Pero con el surgimiento del Centro de Estudios culturales de Birmingham (fundado por Richard Hoggart en 1967), por primer se empieza a revalorizar la cultura popular, y surge desde la Academia un interés por estudiar y comprender el potencial político de la cultura de las clases trabajadoras. Los estudios culturales, muy influenciados por Gramsci y Althusser , ven en la cultura popular una forma de escapar y contrarrestar el poder de la hegemonía. Raymond Williams en su obra “Culture and Society” (1958), habla de los logros de la cultura de la clase trabajadora, y en esta misma línea, como ya hemos visto, EP Thompson escribe en 1963 “The making of the English working”. Ya en la década de los 80, una segunda generación de la escuela de Birmingham, irá un paso más allá y pondrá en crisis la noción del espectador pasivo, proponiendo la figura del consumidor activo, capaz de descodificar y reinterpretar la ideología tras los mensajes, estamos hablando de Stuart Hall o Angela McRobbie.
El fin de la noción de cultura como civilización viene con todas las teorías postmodernas, los movimientos feministas, y los estudios postcoloniales que pondrán en crisis la cultura de las élites y la noción misma de civilización, para revalorizar por el contrario las culturas minoritarias y de los “otros”. Sin embargo, la cultura de masas, se continuará describiendo a lo largo de todo el s.xx como una cultura del consumismo, íntimamente ligada al modelo capitalista, al “american way of life” y a la Sociedad del Espectáculo .

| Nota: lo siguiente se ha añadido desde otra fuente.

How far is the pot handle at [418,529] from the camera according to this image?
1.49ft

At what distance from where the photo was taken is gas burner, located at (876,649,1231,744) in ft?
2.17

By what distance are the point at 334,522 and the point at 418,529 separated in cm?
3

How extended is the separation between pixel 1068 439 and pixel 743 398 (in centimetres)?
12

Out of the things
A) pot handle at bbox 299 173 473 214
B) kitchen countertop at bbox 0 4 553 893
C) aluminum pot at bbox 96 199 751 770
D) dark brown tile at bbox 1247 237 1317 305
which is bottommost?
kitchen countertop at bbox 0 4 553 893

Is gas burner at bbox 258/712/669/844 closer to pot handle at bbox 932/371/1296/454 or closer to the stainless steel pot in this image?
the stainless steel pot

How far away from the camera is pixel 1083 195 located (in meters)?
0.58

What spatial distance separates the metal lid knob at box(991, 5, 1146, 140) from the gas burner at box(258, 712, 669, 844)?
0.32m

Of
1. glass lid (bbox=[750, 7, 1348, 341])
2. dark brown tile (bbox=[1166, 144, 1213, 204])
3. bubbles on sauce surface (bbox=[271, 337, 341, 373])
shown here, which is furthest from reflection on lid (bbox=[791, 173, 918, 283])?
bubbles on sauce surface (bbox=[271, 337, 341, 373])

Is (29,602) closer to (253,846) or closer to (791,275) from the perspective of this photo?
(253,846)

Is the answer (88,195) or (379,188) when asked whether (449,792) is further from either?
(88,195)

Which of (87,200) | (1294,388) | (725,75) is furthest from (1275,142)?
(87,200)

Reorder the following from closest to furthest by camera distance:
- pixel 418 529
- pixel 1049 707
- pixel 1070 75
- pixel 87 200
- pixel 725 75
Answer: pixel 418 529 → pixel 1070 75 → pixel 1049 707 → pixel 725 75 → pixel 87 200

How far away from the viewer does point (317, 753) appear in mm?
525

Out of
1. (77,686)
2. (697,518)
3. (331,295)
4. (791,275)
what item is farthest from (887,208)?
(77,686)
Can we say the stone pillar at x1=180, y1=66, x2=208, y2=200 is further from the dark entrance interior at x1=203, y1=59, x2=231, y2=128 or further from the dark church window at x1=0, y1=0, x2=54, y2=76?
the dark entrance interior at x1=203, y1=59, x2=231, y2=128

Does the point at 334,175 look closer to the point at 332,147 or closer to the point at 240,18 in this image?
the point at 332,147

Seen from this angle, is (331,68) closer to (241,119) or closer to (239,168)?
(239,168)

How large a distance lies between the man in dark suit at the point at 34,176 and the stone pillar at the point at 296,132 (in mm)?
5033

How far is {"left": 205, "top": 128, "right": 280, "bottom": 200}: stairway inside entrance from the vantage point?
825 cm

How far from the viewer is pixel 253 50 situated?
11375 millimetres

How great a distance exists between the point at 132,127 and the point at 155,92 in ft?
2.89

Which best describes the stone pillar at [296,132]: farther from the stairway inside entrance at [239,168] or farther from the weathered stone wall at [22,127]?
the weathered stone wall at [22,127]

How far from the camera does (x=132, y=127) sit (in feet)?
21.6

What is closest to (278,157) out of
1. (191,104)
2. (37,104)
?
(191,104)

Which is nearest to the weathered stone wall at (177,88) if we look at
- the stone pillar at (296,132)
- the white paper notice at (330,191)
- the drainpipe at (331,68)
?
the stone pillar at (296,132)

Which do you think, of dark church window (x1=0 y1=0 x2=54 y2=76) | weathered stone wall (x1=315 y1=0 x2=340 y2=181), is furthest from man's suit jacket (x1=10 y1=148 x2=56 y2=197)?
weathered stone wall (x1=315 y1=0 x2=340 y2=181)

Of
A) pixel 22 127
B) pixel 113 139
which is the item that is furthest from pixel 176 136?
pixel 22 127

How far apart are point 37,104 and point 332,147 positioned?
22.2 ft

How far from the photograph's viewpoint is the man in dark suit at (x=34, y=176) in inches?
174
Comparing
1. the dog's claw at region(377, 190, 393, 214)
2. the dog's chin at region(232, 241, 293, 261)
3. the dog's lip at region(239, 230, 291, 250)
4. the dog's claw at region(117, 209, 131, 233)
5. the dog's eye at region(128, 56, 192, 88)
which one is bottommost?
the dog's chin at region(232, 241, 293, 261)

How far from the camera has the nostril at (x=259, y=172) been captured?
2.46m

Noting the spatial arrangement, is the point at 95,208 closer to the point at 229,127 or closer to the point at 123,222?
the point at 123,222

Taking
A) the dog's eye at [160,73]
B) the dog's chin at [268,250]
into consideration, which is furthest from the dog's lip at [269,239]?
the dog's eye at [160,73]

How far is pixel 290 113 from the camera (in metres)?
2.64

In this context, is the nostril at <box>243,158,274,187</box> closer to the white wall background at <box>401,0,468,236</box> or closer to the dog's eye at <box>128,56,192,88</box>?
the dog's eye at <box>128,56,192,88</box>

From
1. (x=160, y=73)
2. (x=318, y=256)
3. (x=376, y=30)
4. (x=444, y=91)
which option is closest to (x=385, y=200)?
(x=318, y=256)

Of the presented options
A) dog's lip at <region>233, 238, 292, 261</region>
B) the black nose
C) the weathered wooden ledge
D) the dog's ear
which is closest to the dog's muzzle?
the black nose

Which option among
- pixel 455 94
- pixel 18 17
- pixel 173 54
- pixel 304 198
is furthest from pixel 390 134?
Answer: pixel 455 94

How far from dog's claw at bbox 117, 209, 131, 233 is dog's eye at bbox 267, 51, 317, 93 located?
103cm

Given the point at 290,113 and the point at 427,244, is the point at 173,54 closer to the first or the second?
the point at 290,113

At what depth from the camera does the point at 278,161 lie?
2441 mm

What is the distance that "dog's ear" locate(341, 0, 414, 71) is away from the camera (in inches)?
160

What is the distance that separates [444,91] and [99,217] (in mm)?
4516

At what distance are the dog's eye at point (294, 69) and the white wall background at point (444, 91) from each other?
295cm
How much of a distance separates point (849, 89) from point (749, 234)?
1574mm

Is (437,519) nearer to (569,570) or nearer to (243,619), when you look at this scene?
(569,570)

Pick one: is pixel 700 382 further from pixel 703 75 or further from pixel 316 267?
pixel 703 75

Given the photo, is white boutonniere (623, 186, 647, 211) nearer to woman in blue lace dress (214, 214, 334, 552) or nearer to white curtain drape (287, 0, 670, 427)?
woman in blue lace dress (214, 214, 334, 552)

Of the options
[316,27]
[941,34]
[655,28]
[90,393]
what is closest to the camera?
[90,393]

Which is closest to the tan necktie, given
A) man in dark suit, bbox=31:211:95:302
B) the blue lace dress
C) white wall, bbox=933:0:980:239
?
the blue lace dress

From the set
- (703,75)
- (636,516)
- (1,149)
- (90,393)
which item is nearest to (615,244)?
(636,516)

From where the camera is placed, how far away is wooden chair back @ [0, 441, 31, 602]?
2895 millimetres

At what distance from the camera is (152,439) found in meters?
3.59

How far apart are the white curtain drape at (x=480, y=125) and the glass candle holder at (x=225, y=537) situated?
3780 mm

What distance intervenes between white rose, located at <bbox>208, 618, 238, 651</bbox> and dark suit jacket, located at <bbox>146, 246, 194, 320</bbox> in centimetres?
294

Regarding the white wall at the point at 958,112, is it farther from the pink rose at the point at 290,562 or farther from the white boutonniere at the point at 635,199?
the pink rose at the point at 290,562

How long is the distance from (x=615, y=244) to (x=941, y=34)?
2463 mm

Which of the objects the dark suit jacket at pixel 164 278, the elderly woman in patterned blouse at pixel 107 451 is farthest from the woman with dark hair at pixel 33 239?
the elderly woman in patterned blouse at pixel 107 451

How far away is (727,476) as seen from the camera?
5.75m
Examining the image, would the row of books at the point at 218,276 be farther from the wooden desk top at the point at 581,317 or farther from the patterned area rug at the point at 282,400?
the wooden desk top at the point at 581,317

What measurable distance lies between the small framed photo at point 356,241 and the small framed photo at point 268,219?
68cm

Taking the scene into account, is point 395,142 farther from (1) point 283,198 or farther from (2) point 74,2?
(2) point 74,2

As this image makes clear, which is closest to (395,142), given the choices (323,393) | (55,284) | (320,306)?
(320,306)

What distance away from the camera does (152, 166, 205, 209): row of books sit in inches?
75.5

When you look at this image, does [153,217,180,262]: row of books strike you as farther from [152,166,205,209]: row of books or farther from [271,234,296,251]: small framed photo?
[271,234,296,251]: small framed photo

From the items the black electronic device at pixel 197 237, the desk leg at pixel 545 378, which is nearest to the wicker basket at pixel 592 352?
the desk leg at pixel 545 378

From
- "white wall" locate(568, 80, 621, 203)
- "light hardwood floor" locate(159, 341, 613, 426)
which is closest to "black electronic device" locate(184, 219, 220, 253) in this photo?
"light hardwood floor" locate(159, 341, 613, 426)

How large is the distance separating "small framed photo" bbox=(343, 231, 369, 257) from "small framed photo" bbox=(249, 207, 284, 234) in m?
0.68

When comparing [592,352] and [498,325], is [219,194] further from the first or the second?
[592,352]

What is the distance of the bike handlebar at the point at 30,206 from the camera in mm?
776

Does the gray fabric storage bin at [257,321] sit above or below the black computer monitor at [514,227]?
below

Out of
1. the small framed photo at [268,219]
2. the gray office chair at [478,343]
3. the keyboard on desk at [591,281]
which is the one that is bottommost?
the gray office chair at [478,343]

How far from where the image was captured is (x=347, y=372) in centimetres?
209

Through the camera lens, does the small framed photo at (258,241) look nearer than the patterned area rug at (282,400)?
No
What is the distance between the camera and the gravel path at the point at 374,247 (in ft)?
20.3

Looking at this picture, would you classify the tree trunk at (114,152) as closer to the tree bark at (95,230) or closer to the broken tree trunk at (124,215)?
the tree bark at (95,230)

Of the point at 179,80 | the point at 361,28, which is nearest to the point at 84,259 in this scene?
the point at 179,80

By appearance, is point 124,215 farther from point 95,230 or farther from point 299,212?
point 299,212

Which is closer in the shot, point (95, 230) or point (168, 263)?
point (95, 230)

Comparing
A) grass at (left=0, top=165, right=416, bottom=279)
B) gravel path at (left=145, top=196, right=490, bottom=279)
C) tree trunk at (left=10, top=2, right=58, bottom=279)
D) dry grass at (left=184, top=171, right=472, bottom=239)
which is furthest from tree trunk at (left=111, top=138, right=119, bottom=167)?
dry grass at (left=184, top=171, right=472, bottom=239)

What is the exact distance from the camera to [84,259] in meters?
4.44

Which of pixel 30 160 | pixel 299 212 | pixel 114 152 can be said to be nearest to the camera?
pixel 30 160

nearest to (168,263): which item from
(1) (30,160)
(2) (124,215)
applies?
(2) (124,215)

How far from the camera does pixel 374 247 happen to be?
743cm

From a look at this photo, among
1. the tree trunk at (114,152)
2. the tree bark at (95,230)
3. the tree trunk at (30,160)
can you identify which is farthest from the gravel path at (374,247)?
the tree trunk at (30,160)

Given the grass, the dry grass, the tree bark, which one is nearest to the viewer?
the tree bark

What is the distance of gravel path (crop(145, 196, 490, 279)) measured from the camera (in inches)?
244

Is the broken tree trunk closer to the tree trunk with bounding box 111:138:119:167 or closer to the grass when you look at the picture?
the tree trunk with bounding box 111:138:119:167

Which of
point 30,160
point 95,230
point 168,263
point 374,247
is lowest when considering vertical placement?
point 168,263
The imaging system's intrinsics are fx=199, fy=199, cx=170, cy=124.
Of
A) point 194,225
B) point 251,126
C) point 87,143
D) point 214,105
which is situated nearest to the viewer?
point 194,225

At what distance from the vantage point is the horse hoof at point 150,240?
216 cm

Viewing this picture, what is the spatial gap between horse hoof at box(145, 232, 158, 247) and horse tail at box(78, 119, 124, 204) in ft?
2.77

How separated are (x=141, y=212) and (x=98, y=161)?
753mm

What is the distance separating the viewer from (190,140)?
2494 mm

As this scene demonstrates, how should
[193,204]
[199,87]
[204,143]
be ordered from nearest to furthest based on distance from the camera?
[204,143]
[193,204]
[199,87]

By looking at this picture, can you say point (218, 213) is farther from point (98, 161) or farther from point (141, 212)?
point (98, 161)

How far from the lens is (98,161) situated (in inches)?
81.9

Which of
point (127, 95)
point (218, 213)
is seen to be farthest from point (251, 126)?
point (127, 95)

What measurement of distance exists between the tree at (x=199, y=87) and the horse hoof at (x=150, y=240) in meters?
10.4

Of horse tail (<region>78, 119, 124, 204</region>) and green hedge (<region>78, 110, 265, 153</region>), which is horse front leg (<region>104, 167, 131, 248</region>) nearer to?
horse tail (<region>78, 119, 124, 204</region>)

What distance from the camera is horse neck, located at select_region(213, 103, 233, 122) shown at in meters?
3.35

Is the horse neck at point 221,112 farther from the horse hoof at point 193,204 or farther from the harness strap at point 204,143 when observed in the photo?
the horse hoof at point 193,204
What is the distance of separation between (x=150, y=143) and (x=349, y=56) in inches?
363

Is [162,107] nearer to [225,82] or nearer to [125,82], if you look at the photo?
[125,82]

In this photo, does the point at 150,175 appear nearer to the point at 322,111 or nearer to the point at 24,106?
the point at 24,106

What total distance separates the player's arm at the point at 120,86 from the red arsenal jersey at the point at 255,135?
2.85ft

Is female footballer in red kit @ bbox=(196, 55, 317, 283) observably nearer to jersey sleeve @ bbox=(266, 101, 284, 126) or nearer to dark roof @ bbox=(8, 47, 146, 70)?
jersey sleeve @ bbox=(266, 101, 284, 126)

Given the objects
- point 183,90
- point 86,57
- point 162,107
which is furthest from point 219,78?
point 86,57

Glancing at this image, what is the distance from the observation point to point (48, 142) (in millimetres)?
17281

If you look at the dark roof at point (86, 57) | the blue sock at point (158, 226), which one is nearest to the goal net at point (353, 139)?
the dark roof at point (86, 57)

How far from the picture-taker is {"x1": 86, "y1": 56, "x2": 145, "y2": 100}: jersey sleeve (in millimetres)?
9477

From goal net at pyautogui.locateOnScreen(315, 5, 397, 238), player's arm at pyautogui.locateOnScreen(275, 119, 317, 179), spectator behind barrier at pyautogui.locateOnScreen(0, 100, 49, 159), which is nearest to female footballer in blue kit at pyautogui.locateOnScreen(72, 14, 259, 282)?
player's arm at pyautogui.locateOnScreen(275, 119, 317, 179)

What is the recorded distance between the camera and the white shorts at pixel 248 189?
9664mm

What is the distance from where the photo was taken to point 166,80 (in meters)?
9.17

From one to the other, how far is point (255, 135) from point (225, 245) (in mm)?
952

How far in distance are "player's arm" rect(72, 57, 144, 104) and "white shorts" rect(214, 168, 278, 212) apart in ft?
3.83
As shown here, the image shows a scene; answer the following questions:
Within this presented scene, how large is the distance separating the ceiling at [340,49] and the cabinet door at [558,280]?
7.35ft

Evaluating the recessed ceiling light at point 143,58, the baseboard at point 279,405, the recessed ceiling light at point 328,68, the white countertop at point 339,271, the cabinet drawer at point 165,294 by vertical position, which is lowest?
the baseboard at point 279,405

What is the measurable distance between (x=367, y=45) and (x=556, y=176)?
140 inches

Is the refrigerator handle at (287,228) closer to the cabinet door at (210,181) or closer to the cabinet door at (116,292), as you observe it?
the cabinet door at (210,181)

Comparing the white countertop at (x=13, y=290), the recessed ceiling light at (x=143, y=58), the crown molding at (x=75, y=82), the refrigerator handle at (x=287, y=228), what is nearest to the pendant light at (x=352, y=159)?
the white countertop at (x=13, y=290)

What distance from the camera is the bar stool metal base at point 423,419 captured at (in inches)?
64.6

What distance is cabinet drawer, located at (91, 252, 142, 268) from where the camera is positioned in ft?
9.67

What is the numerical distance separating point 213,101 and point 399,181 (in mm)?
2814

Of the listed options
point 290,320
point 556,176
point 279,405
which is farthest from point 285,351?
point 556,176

Sin embargo, ya en el s. XXI, se habla de un nuevo tipo de cultura: la participativa en la cual el público ya no actúa como un consumidor pasivo, sino también como productor. Este salto cualitativo ha sido posible, por un lado, gracias a los avances tecnológicos en el campo de las comunicaciones y el abaratamiento de aparatos que permiten la autoedición y producción de objetos culturales. Y por otro lado, gracias a Internet, la web 2.0 y las redes sociales que facilitan la difusión de esos contenidos.
Términos como “crowdsourcing” o “prosumer” ponen de manifiesto este cambio de percepción de la masa como un ente pasivo que consume lo que le proporciona la industria cultural, a una audiencia que a la vez que consume, crea, produce y participa.
Este supuesto nuevo paradigma, es descrito por Henry Jenkins en su libro “Convergence Culture” (2008), término que describe cambios tecnológicos, pero sobre todo culturales y sociales, se trata “del flujo de contenido que pasa por múltiples plataformas de medios, a la cooperación entre múltiples industrias y al comportamiento migratorio de la audiencia de los medios de comunicación dispuesta a ir casi a cualquier lugar en búsqueda del tipo de experiencia de ocio que quiere”. Para Jenkins todo el sistema económico-cultural depende de la participación activa de los consumidores y el consumo se ha vuelto un proceso colectivo. Pero esta disolución de barreras entre ocio y cultura, donde recursos inmateriales como el conocimiento, la creatividad o los afectos se ponen al servicio de la economía capitalista también ha sido denominado capitalismo cognitivo por una serie de pensadores que precisamente lo que critican son las prácticas económicas centradas en el conocimiento como recurso productivo, dentro de la “sociedad de la información”, la sociedad del conocimiento o el capitalismo globalizado de finales del siglo XX y principios del XXI.